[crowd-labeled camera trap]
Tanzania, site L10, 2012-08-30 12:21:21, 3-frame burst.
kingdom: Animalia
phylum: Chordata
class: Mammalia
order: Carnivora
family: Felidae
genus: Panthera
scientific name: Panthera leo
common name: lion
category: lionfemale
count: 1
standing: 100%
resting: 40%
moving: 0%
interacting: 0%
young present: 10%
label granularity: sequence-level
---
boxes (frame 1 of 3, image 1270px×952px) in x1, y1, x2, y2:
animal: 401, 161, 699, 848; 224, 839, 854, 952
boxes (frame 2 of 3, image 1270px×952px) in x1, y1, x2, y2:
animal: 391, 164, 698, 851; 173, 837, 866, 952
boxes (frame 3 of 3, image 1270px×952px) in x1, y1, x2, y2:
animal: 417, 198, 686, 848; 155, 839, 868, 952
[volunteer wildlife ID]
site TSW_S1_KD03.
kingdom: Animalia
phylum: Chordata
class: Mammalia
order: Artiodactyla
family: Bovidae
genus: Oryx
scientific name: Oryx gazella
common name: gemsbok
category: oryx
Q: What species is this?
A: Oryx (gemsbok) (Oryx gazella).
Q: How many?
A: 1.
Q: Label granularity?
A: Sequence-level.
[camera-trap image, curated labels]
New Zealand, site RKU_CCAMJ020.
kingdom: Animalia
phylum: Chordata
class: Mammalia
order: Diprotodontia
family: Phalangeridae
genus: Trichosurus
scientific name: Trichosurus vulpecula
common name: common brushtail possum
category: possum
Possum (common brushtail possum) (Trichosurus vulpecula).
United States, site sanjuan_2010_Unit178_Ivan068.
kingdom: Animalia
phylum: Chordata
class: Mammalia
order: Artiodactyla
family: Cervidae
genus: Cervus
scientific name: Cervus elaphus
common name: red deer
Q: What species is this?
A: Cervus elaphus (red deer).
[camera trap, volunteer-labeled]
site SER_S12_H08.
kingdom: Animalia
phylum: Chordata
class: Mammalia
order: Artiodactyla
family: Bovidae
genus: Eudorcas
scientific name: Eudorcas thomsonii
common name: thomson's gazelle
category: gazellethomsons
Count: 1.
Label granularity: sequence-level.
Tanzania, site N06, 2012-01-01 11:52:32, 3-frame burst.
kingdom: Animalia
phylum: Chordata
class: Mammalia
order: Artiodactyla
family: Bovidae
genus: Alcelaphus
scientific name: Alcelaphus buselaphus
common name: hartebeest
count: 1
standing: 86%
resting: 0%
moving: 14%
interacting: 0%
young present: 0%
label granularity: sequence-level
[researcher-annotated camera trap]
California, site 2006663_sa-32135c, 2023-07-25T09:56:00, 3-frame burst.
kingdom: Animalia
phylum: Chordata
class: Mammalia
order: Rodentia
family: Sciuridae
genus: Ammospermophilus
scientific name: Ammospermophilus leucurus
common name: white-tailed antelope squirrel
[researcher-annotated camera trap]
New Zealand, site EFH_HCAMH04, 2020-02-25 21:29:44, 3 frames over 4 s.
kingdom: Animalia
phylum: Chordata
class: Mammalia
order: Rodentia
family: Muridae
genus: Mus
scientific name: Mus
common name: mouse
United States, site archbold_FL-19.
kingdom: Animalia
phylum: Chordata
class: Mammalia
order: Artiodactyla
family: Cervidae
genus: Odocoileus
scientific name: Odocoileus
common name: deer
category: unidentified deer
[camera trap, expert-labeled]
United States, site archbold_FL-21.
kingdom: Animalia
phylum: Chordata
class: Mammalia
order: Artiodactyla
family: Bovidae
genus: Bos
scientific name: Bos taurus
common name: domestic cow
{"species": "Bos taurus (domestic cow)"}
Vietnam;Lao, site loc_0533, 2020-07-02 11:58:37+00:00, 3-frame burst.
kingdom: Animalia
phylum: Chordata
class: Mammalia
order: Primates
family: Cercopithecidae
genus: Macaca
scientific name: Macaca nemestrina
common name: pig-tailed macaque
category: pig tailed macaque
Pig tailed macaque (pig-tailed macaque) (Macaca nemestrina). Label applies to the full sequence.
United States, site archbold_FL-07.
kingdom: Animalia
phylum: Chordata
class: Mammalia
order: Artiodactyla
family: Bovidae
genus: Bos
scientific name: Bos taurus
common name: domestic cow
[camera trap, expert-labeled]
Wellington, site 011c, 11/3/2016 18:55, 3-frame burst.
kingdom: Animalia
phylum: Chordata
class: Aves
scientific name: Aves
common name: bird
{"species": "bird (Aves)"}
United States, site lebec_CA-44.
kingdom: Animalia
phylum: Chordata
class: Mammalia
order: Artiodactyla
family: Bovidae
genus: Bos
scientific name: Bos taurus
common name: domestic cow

● ● ● ●

INSTRUCTIONS TO FOLLOW: From the listing above, determine how many lines contain "volunteer", then write only that number.

OUTPUT FOR THIS EXERCISE: 2